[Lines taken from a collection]
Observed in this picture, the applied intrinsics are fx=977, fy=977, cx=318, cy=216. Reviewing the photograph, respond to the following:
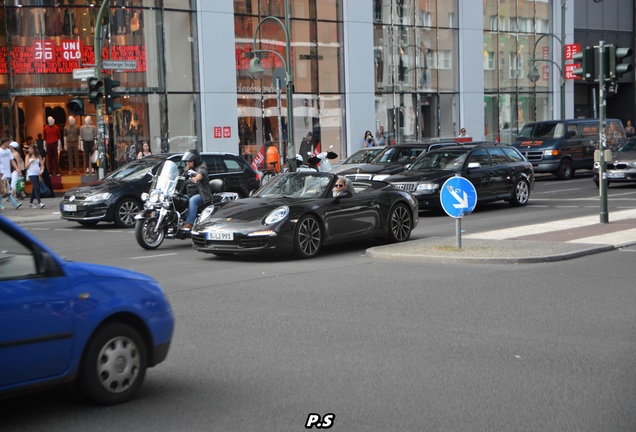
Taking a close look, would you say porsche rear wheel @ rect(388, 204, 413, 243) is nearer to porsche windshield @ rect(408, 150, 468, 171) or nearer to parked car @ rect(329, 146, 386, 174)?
porsche windshield @ rect(408, 150, 468, 171)

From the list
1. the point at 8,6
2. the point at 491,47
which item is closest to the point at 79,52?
the point at 8,6

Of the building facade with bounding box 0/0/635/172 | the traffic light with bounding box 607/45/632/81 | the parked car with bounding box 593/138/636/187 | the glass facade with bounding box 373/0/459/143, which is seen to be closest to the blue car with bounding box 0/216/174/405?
the traffic light with bounding box 607/45/632/81

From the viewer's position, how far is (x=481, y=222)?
20.3m

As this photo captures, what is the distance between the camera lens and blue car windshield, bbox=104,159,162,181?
73.4 feet

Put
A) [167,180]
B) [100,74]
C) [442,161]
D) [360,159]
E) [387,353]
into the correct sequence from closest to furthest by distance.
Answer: [387,353] → [167,180] → [442,161] → [100,74] → [360,159]

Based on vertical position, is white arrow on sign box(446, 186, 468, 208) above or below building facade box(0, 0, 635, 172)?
below

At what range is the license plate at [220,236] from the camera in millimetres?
14320

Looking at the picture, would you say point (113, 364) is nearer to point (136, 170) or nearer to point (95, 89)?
point (136, 170)

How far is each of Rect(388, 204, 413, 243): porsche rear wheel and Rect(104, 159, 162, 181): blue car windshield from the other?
25.9ft

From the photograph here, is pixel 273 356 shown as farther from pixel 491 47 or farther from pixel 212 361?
pixel 491 47

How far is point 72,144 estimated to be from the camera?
3359 cm

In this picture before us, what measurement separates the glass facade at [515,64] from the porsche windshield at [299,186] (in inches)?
1332

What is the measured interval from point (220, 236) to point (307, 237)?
52.8 inches

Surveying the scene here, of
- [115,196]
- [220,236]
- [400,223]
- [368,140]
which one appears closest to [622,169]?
[368,140]
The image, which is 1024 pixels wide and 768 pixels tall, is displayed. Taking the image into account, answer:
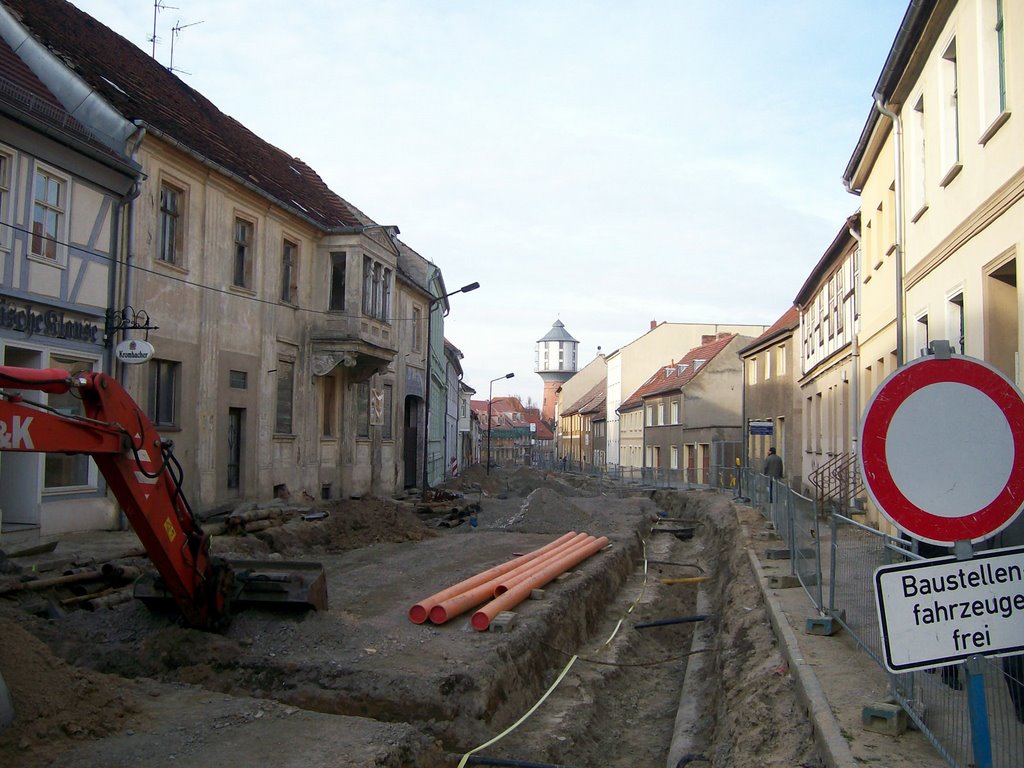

■ SHORT TASK ■
Identify every line above that contains the word "into" and copy each one out in full.

■ EXERCISE SOLUTION ■
into the correct sequence from closest to furthest by distance.
The image, which is 1024 pixels wide and 768 pixels tall, is displayed. Taking the image into account, answer:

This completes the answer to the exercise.